Prima le monovolume, poi suv e crossover, hanno messo via via sempre più in ombra le station wagon, che oggi rappresentano ormai circa il 6-7 per cento del nostro mercato. Un fenomeno in sintonia con quanto accade negli altri paesi, perfino negli Stati Uniti, “inventori” e promotori di una formula che comunque, nel recente passato, non ha mancato di mietere grandi e universali consensi.
L’Italia, d’altra parte, in ambito europeo ha tardato molto ad apprezzare questo tipo di vetture, considerate per lungo tempo soprattutto mezzi da lavoro. Dalle 500 Giardiniera alle derivate dalla 1100 e dalla 124, alle numerose straniere pur presenti, il ruolo prevalente non è stato messo in discussione, almeno fino alla metà degli anni Settanta.
La svolta svedese
La svolta, da noi ma non solo, ha una protagonista che avrà un effetto di trascinamento sulla concorrenza e nelle categorie inferiori: la station wagon della serie 240 Volvo. Un’auto diventata nei fatti un archetipo, un’icona del genere, che ha saputo conquistare le clientele più varie e interclassiste, dai padri di famiglia numerosa, agli sportivi, ai single modaioli, ai manager attenti all’immagine. Siglata 245 (l’ultima cifra fa riferimento al numero delle porte), in realtà la vettura, lanciata nel 1974, nasce in continuità con altri modelli che hanno già contribuito ad identificare fortemente la Casa svedese come riferimento in materia. Un percorso iniziato con la 444 Duett del 1953 e proseguito con le versioni di Amazon e Serie 140, per arrivare appunto ad una evoluzione particolarmente riuscita.

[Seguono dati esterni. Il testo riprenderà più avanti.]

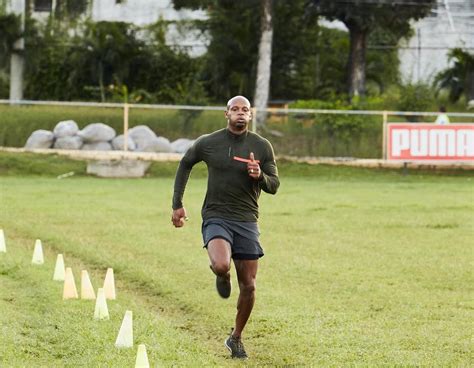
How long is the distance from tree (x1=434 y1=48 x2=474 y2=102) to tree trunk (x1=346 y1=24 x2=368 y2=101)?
13.3 feet

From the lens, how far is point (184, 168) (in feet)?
35.7

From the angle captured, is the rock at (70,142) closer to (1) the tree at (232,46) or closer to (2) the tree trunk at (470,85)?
(1) the tree at (232,46)

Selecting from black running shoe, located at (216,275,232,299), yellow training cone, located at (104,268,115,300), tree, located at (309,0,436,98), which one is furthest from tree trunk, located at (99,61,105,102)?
black running shoe, located at (216,275,232,299)

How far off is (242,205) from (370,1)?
3061cm

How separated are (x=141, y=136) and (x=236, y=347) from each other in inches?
1008

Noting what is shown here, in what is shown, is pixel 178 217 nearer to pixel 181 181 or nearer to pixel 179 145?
pixel 181 181

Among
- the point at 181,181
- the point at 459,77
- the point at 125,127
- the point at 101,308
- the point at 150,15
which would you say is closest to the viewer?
the point at 181,181

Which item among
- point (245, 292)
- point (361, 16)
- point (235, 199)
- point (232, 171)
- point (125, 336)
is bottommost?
point (125, 336)

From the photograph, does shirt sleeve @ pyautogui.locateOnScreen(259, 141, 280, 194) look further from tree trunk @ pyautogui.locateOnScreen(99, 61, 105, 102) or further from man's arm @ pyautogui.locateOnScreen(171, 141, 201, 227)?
tree trunk @ pyautogui.locateOnScreen(99, 61, 105, 102)

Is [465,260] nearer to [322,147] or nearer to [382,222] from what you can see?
[382,222]

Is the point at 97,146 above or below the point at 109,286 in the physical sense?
above

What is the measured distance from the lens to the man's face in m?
10.4

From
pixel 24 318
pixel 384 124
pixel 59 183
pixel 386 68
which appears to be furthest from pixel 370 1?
pixel 24 318

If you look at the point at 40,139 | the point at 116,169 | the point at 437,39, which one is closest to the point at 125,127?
the point at 116,169
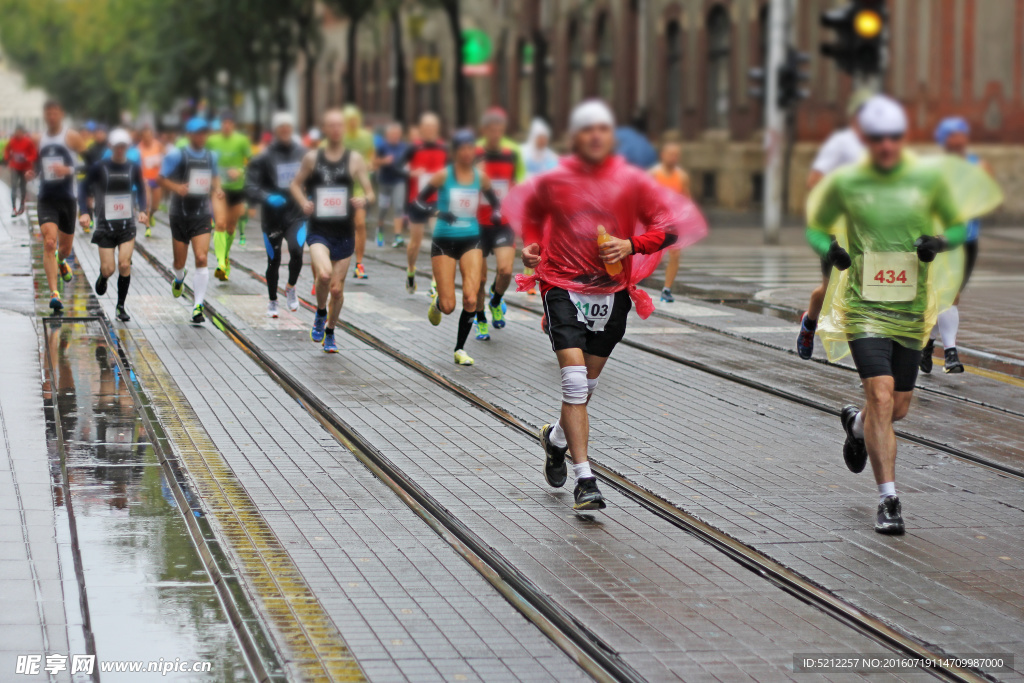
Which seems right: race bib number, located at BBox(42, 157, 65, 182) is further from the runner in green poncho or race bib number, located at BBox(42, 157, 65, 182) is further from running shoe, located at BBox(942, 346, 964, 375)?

Progettata per la sicurezza
Non è rivoluzionaria la 245, anzi è piuttosto tradizionale e conservatrice nell’impostazione tecnica (trazione posteriore, retrotreno ad assale rigido), però i suoi tratti squadrati con i monumentali paraurti fanno immediatamente percepire un impegno progettuale rivolto alla sicurezza che, sotto pelle, si traduce nei sistemi allora più avanzati di protezione “passiva”. Ulteriori prerogative, l’efficace trattamento anticorrosione della carrozzeria e la verniciatura a quattro strati, che contribuiscono alla fama di affidabilità e longevità. All’interno, la cura costruttiva senza fronzoli si sposa con un abitacolo spazioso e con un vano di carico eccezionale per volumi, con una capacità record variabile da 1.200 a 2.150 litri. La wagon Volvo, inoltre, è mastodontica nelle dimensioni (lunga oltre 4,70 metri), ma rivela un’agilità e una docilità nelle manovre insospettabili, mentre il motore, un robusto e tranquillo due litri inizialmente da 82 cavalli, consente prestazioni più che oneste.
Aumenta la potenza
Lo sviluppo del progetto porterà ad un 2.200 e all’alimentazione ad iniezione per una potenza che arriverà a 123 cavalli e ad un acuto addirittura di tono sportivo, con la Turbo del 1981 da 155 cavalli in grado di sfiorare i 200 chilometri orari. Pecca, mai risolta, i consumi elevati per tutte le versioni, che comunque non saranno troppo di ostacolo nell’ambito “premium” dove la station svedese si colloca, in particolare proprio in Italia. Il successo è tale che, nel 1989 quando la vettura è prossima al pensionamento (ne verranno prodotte complessivamente oltre 800.000) e affiancata dalla più moderna 740, viene offerta in una edizione realizzata appositamente per il nostro mercato e dall’ottimo rapporto prezzo/contenuti. Battezzata 240 Polar e poi Super Polar, con ricco allestimento completo di selleria in pelle e condizionatore, motore anche catalizzato da 109 cavalli e ABS, conquisterà ancora 15.000 clienti fino al 1993.
Anni Novanta che vedono le station wagon rappresentare il 70% delle vendite Volvo nel mondo, affermazione di indiscutibile prestigio e supremazia nel settore, oggi solo un ricordo per la casa scandinava di proprietà cinese che in primo piano nella gamma ha fatto emergere, in sintonia con le nuove tendenze, i suv delle tre serie XC.